Supratman menjelaskan saat ini perkara tersebut masih berjalan dan ditangani aparat penegak hukum.
“Kalau pilot Malaysia dulu itu kan masih berproses ya. Jadi masih ditangani oleh aparat penegak hukum. Kita tunggu prosesnya," kata Supratman saat dikonfirmasi wartawan dalam acara Kolaborasi Nasional Program Pasti Ada Solusi bertajuk Mendengar Persoalan Mencari Jalan Keluar yang diselenggarakan Kementerian Hukum bersama INTI di Hotel Borobudur, Jakarta Pusat, Jumat (7/8).
Ia menyebut belum tepat waktunya untuk membahas kemungkinan putusan hukum maupun langkah lanjutan terhadap tersangka.
“Jangan bicara soal dihukum atau tidak ya. Itu kan tupoksinya dari aparat penegak hukum, kita serahkan sepenuhnya," ujarnya.
Ia tak menjelaskan lebih lanjut mengenai perkembangan perkara maupun koordinasi antarpemerintah terkait kasus tersebut. Ia hanya menekankan bahwa seluruh proses masih berada di tangan aparat penegak hukum.
Sebelumnya, seorang pilot bernama Mohd Saudi bin Othman dari maskapai Malaysia Airlines ditangkap usai menyelundupkan narkoba jenis ekstasi di Bandara Soekarno Hatta pada Selasa (28/7).
Pengungkapan kasus ini bermula saat petugas bea cukai mencurigai sebuah koper milik penumpang ketika dilakukan pemeriksaan X-Ray di Terminal 3 Kedatangan Internasional Bandara Soekarno Hatta.
Hasil penggeledahan menunjukkan adanya 70.114 butir pil ekstraksi seberat 25,1 kilogram (bruto 25.194,83 gram). Serta sabu seberat 2,7571 gram di dalam plastik klip kecil dan sisa sabu dalam pipa kaca seberat 0,0825 gram.

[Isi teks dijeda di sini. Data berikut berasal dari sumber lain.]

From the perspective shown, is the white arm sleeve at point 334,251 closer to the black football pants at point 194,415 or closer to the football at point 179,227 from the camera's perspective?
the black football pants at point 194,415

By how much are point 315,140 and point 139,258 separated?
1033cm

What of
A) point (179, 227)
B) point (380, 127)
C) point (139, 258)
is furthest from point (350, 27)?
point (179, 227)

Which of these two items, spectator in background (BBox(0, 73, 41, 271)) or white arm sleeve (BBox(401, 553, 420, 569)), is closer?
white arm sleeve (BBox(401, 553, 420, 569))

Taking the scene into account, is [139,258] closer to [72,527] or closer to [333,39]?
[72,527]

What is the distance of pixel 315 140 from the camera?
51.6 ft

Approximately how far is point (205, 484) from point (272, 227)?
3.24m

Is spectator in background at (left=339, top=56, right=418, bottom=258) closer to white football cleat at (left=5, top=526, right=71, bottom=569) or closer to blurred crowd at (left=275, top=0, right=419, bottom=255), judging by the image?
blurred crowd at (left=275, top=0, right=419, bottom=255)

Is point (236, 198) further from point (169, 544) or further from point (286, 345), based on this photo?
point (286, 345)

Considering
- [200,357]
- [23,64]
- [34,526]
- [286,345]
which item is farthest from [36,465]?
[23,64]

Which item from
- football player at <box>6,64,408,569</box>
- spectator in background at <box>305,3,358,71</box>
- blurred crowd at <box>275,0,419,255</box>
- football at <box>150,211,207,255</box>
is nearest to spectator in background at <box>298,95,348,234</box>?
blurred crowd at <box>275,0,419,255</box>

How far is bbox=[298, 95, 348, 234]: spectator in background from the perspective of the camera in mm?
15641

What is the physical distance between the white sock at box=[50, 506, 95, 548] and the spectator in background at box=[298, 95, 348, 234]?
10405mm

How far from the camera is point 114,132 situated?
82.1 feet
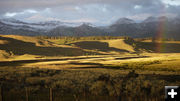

Direktur Tindak Pidana (Dirtipid) Narkoba Bareskrim Polri, Brigjen Eko Hadi Santoso mengatakan pilot yang merupakan warga negara Malaysia tersebut menyelundupkan ekstasi dan menerima upah sebesar 50 ribu ringgit atau sekitar Rp220 juta.
"Tersangka Saufi disuruh oleh seseorang untuk membawa ekstasi tersebut ke jakarta dengan upah RM 50.000," kata Eko dalam keterangannya, Kamis (30/7).